In most platforms, the CPU is transferring data between registers and the CPU memory. This is needed to read and write your variables in your program. The slow route of transferring data is for the CPU to read memory into a register, then write to the Graphics Memory. A more efficient method is to transfer the data without using the CPU. There may exist a device, DMA (Direct Memory Access), which can transfer data without using the CPU. You tell it the source and target memory locations, then start it. It will transfer the data without using the CPU.
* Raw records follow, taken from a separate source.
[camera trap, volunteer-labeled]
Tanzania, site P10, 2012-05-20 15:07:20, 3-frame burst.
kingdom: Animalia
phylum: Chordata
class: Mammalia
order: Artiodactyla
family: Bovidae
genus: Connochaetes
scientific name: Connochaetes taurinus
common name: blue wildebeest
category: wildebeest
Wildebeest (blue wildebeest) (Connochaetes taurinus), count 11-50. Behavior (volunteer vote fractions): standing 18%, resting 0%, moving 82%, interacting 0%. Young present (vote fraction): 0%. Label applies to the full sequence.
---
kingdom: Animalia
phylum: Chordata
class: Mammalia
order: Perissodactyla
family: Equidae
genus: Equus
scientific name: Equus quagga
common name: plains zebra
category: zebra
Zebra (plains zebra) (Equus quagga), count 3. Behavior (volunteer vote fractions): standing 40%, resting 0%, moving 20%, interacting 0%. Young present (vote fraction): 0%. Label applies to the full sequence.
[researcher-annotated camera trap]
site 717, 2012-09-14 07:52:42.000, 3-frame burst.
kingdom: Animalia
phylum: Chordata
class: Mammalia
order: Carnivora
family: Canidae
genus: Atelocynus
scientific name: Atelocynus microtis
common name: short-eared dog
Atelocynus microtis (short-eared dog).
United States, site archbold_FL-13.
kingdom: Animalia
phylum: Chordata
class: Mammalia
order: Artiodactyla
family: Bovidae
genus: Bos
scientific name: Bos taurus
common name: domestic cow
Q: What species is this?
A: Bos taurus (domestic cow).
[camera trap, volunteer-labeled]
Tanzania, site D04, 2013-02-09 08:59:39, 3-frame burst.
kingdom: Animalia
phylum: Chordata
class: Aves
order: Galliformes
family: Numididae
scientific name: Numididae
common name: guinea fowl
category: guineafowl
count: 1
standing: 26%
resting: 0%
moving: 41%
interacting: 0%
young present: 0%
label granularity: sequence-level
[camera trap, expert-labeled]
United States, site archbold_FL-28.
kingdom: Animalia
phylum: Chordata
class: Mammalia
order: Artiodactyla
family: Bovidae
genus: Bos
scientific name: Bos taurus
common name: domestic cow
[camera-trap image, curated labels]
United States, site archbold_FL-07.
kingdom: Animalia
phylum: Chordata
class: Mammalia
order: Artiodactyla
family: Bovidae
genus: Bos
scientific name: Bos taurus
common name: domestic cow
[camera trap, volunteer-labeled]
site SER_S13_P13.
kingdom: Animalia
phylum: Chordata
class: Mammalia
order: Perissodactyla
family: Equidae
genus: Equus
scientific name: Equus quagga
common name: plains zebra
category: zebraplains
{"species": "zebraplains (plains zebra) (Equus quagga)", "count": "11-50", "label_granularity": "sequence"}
Unfortunately, the DMA must share the data bus with the CPU. This means that your data transfer will be slowed by any requests for the data bus by the CPU. It will still be faster than using the CPU to transfer the data as the DMA can be transferring the data while the CPU is executing instructions that don't require the data bus.

Summary
Your memory transfers may be slow if you don't have a DMA device. With or without the DMA, the data bus is shared by multiple devices and traffic arbitrated. This sets the maximum overall speed for transferring data. Data transfer speeds of the memory chips may also contribute to the data transfer rate. Hardware-wise, there is a speed limit.

Optimizations
1. Use the DMA, if possible.
2. If only using CPU, have CPU transfer the largest chunks possible.
This means using instructions specifically for copying memory.
3. If your CPU doesn't have specialized copy instructions, transfer using the word size of the processor.
If the processor has 32-bit words, transfer 4 bytes at a time with 1 word rather than using 4 8-bit copies.
4. Reduce CPU demands and interruptions during the transfer.
Pause any applications; disable interrupts if possible.
5. Divide the effort: Have one core transfer the data while another core is executing your program.
6. Threading on a single core may actually slow the transfer, as the OS gets involved because of scheduling. The thread switching takes time which adds to the transfer time.